***** DATASET RECORDS

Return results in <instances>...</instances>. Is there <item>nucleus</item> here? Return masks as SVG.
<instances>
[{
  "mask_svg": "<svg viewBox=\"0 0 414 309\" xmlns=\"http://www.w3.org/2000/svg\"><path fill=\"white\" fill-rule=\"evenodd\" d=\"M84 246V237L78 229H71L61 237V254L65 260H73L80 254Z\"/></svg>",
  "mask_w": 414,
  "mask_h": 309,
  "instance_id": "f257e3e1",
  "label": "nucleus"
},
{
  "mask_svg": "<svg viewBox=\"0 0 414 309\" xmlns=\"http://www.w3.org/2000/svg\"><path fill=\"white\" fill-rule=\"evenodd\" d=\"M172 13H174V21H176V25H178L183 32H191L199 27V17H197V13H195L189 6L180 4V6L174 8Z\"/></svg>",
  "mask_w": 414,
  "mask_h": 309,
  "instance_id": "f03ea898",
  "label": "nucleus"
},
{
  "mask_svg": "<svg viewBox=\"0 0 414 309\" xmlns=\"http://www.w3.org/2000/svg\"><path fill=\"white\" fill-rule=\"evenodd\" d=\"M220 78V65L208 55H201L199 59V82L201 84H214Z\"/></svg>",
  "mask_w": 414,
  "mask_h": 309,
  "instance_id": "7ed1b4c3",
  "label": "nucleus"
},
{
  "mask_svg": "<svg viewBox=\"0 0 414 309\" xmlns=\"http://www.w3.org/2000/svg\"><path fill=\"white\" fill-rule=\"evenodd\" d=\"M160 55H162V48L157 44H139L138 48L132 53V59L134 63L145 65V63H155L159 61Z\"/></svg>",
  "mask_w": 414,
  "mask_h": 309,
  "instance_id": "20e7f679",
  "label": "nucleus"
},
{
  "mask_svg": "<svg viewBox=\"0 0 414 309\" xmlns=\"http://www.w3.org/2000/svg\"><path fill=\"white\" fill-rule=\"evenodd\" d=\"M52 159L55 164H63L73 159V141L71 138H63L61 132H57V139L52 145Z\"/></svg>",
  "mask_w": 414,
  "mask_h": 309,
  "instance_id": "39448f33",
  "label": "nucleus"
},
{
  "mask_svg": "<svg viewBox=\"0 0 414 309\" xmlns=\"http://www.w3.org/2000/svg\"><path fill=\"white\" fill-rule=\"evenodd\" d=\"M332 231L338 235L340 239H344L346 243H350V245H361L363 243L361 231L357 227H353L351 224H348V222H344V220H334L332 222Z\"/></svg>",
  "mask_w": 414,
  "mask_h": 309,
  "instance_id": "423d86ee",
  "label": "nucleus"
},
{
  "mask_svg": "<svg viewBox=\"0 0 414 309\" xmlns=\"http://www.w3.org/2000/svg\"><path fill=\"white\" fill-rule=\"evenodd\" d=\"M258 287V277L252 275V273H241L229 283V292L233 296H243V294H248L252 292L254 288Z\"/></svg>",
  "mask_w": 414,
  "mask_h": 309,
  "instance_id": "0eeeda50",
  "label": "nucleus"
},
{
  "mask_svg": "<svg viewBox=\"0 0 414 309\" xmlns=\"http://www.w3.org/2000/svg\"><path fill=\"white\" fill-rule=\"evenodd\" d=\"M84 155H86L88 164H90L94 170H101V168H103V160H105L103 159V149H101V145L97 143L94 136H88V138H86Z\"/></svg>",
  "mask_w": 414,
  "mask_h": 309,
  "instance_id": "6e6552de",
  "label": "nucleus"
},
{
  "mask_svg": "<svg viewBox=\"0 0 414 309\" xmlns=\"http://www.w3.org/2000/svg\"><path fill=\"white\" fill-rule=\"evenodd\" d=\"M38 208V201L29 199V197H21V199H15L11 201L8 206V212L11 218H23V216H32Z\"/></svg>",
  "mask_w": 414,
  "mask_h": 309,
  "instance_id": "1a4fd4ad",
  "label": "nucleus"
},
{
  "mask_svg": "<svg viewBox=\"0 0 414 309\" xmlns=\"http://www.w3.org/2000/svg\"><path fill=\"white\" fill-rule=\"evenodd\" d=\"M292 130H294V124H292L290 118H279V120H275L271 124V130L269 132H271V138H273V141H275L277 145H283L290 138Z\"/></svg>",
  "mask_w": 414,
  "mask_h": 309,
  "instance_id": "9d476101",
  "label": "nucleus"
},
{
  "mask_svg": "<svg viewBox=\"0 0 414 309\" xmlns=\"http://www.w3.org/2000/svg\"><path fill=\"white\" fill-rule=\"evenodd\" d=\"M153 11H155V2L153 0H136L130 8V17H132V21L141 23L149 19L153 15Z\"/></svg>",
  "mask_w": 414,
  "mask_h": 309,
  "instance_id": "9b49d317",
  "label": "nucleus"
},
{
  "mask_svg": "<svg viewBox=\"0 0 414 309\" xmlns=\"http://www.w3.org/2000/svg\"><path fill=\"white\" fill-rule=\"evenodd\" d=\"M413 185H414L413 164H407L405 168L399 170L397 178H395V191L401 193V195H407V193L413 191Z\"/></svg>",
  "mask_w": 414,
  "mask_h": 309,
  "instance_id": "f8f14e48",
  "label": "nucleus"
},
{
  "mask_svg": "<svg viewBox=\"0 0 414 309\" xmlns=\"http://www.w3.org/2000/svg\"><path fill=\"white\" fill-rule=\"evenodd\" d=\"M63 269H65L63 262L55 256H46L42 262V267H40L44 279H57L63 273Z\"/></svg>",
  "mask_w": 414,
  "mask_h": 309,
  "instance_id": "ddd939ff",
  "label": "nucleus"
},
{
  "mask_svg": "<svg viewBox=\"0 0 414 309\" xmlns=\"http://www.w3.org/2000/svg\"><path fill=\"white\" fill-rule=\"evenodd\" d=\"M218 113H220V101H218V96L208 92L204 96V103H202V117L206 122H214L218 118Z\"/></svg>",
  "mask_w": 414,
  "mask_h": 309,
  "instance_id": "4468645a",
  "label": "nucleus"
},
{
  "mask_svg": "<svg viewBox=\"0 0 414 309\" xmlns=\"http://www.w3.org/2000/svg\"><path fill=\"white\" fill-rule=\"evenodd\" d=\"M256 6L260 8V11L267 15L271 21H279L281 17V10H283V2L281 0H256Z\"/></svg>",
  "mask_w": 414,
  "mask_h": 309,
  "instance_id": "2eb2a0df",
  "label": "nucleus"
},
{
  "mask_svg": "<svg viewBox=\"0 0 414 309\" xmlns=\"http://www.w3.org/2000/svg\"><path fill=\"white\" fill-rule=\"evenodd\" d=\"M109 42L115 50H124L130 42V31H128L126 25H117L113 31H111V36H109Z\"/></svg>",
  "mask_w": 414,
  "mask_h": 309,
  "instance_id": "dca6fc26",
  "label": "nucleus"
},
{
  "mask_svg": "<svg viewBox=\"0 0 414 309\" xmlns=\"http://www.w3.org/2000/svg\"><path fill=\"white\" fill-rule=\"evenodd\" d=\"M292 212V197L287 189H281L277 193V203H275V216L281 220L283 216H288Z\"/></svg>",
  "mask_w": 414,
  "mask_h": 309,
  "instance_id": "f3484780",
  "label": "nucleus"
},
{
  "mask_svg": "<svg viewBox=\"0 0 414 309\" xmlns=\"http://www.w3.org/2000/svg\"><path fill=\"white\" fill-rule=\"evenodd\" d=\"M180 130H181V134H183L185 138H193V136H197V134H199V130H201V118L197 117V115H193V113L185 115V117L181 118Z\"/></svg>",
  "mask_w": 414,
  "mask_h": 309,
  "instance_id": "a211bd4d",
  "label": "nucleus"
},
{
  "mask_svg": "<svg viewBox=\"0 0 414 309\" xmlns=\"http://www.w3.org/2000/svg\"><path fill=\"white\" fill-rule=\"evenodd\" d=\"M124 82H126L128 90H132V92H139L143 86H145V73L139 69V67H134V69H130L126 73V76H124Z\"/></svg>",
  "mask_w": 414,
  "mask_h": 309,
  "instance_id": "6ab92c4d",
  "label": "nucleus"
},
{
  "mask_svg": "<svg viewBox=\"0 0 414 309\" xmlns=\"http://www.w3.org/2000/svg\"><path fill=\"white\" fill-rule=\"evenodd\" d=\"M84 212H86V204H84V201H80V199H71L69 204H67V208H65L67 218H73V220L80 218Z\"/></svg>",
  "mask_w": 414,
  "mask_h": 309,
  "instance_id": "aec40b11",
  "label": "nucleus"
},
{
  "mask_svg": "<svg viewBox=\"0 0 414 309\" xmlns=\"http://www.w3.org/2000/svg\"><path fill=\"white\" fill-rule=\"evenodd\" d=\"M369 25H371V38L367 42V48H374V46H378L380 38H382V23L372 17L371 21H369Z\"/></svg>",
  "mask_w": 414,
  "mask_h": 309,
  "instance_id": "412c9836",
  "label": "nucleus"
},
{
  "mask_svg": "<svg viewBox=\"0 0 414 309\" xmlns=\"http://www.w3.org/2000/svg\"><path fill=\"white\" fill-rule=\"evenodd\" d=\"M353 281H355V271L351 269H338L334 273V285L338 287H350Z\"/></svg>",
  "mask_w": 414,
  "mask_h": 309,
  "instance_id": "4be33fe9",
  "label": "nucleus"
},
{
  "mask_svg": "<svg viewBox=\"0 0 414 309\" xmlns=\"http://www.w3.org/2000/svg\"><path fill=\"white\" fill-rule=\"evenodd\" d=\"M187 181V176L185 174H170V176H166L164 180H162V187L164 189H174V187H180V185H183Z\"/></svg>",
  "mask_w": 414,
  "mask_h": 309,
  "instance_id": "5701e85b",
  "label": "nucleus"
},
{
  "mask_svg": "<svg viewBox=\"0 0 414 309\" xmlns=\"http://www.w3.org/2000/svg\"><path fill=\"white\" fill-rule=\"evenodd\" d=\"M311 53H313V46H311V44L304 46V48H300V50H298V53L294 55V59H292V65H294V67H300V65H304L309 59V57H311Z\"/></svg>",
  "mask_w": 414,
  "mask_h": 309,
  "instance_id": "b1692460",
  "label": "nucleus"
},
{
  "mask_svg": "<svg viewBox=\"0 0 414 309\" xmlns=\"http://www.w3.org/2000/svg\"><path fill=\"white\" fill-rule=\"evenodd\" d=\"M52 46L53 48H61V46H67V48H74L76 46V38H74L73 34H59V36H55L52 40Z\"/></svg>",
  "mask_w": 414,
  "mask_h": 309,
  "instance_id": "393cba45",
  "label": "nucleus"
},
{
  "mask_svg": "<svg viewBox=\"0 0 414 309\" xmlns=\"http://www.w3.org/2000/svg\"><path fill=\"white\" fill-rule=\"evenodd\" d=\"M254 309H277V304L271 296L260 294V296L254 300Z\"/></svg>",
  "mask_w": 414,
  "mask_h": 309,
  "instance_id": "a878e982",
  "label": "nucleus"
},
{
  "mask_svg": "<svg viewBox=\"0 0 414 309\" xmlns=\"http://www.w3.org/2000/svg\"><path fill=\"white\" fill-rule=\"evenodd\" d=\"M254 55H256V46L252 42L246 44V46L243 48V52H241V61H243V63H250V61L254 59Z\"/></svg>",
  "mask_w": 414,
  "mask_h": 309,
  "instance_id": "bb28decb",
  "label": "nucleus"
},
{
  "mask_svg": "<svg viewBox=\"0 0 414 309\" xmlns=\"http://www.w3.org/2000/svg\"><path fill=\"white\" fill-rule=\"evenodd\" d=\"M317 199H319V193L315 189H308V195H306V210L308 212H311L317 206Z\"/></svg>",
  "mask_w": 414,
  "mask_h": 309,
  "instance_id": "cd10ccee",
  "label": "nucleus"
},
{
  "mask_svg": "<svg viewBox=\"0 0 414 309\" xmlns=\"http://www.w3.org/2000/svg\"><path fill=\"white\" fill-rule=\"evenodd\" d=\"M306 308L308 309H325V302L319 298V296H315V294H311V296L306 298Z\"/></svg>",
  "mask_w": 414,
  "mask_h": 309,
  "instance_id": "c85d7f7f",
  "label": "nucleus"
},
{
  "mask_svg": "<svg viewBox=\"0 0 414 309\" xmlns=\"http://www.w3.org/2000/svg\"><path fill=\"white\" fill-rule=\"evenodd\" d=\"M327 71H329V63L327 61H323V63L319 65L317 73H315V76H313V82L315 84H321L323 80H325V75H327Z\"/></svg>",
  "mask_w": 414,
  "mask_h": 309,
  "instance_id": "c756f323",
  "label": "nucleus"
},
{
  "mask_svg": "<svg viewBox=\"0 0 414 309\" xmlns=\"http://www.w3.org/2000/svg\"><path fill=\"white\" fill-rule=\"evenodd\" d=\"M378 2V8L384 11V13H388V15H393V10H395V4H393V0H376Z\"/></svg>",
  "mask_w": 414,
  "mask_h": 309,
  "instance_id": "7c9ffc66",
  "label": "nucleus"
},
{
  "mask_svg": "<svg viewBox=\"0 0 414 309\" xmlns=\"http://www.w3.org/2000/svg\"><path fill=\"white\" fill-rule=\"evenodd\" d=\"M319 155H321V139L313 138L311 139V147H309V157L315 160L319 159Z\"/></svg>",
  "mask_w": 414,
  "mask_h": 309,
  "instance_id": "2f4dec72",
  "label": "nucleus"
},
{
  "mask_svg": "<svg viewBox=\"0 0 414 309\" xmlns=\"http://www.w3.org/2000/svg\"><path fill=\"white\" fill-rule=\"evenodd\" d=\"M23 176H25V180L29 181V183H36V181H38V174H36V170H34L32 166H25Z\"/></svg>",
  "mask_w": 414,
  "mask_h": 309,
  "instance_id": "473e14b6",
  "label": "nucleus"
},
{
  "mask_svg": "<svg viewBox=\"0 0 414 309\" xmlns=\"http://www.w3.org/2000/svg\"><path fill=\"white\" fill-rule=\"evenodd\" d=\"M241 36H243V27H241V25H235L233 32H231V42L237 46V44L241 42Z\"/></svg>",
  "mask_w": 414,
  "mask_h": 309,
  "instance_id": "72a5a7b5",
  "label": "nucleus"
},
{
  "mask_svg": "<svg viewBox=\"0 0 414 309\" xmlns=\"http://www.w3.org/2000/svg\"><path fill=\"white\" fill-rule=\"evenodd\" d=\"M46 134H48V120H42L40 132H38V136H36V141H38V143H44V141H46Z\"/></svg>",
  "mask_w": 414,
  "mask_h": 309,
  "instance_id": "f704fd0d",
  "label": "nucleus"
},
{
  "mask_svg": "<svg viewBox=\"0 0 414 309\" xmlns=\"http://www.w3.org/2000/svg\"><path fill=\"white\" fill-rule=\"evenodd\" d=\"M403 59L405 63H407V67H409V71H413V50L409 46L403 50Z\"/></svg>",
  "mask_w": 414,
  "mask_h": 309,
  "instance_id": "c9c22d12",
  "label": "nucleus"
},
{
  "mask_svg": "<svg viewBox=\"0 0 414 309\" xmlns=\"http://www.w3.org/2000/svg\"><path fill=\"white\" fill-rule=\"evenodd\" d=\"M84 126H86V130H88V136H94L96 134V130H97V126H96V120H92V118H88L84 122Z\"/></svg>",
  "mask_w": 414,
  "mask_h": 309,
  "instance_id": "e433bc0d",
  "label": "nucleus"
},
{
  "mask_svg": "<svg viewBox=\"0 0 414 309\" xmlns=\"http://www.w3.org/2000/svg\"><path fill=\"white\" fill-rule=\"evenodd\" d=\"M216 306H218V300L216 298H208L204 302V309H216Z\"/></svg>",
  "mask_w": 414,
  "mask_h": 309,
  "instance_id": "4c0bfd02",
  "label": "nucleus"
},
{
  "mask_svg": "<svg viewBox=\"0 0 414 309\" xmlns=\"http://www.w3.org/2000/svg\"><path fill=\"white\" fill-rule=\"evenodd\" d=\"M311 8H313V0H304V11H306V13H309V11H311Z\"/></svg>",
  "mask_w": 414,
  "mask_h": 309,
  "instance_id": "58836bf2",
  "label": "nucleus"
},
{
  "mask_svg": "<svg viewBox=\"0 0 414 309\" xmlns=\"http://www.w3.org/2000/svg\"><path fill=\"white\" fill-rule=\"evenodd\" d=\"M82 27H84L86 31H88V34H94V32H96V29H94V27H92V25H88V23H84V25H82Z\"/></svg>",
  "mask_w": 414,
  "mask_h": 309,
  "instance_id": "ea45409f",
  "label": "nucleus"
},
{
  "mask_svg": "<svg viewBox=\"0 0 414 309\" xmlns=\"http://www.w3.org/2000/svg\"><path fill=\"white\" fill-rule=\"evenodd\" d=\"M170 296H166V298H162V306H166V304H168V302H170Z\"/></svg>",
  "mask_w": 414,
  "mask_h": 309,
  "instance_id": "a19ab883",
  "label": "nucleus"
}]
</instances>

**********

# PROBLEM TO WORK ON:
Retype the items word for word, from the very first line down to and including the line with "246V237L78 229H71L61 237V254L65".

# OUTPUT OF THE TASK:
Return results in <instances>...</instances>. Is there <item>nucleus</item> here? Return masks as SVG.
<instances>
[{
  "mask_svg": "<svg viewBox=\"0 0 414 309\" xmlns=\"http://www.w3.org/2000/svg\"><path fill=\"white\" fill-rule=\"evenodd\" d=\"M84 246V237L78 229H71L61 237V254L65 260H73L80 254Z\"/></svg>",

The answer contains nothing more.